Harlowe, New Hampshire, is a rural township still isolated from the pressures and changes of the second half of the twentieth century. It is here that John Moore works the land farmed by his family for centuries, here that he lives with his wife and daughter, and here that he expects to die when his life's work is done. But from the moment that a magnetic stranger named Perly Dunsmore arrives in the community and begins a series of auctions to raise money for the growth of the local police force, the days of John Moore's freedom and independence are suddenly numbered.

Page after page, the reader is trapped with John Moore in the grip of chilling horror as he is relentlessly stripped of his possessions, his ability to resist, his courage, and his hope by the ever-growing power and demands of the auctioneer. What was initially a minor nuisance, then an infuriating intrusion, now becomes for John Moore a desperate, seemingly doomed battle against a force that has already corrupted all of Harlowe and is now systematically destroying it.

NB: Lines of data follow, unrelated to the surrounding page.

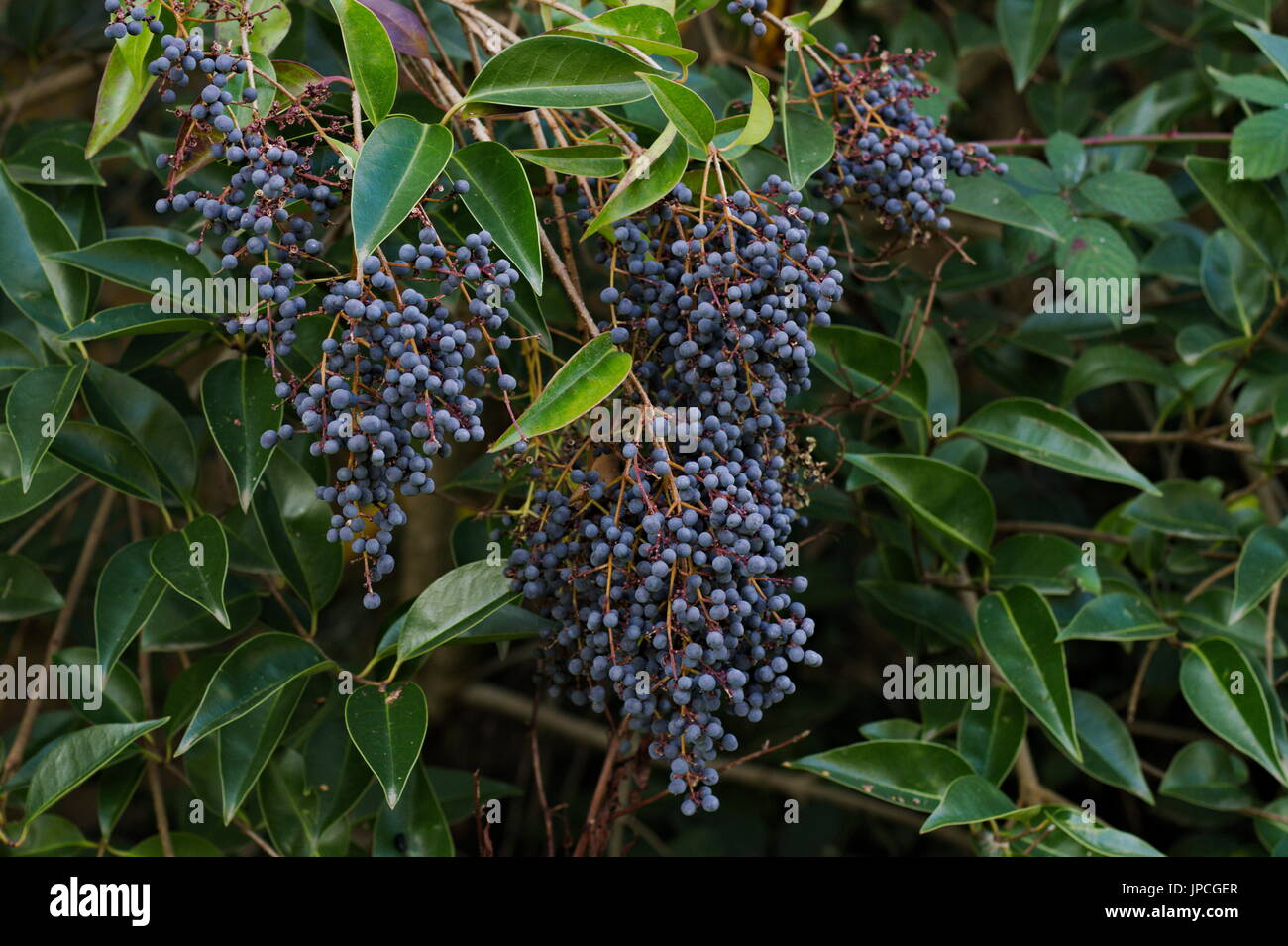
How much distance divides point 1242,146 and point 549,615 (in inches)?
40.2

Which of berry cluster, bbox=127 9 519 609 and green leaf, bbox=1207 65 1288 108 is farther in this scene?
green leaf, bbox=1207 65 1288 108

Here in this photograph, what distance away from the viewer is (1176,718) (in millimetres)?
2090

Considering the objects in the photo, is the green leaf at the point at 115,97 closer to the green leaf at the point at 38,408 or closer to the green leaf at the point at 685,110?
the green leaf at the point at 38,408

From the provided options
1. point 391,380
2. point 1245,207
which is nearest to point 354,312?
point 391,380

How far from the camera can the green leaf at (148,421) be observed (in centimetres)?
121

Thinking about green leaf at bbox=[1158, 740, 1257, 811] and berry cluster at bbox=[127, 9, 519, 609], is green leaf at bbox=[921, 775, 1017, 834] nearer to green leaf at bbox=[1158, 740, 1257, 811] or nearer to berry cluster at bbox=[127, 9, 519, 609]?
green leaf at bbox=[1158, 740, 1257, 811]

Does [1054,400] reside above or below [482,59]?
below

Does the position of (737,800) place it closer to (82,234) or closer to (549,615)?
(549,615)

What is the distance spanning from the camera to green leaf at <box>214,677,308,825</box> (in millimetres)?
1119

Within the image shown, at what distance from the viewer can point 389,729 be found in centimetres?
104

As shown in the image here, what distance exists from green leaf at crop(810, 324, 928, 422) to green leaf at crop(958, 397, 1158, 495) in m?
0.07


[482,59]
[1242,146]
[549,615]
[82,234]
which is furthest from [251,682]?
[1242,146]

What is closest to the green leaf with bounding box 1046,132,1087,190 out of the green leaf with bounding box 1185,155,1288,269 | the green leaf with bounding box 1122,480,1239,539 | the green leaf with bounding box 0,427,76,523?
the green leaf with bounding box 1185,155,1288,269

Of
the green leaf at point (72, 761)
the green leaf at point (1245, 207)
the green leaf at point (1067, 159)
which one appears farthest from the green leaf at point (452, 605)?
the green leaf at point (1245, 207)
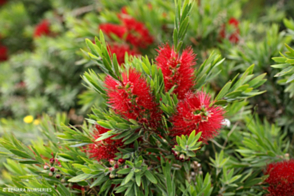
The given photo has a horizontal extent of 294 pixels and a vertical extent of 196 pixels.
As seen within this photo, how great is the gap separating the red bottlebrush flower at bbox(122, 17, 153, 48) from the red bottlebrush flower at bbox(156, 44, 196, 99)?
503mm

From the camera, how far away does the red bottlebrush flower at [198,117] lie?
443mm

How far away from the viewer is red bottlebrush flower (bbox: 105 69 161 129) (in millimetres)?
452

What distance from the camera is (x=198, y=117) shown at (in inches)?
17.4

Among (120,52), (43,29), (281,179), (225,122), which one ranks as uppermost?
(43,29)

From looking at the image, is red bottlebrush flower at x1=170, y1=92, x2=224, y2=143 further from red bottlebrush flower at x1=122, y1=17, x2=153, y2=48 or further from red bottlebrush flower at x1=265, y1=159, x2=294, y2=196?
red bottlebrush flower at x1=122, y1=17, x2=153, y2=48

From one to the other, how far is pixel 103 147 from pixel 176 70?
245 mm

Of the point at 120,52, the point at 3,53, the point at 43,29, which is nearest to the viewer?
the point at 120,52

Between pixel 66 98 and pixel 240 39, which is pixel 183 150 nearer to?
pixel 240 39

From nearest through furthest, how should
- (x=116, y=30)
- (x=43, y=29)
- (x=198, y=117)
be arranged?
(x=198, y=117) < (x=116, y=30) < (x=43, y=29)

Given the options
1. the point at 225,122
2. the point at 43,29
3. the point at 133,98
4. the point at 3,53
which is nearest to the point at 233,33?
the point at 225,122

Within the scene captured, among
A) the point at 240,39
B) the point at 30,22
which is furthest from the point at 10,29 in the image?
the point at 240,39

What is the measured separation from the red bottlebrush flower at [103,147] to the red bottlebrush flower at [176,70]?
0.18m

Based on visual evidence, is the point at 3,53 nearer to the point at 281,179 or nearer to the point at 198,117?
the point at 198,117

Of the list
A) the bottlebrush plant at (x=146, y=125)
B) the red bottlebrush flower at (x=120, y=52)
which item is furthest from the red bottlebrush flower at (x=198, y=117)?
the red bottlebrush flower at (x=120, y=52)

On one level, The Auctioneer is a triumph of subtle, spellbinding narrative artistry; on another, it represents a devastating commentary on the omnivorous commercial forces of our age. Ultimately, it stands as a modern yet eternal morality drama that pits human weakness against human strength, the vulnerability of the flesh against the unquenchable spark of resistance that lies at the core of the human spirit. Above all, from its ominous opening to its shattering climax, The Auctioneer is an unforgettable reading experience.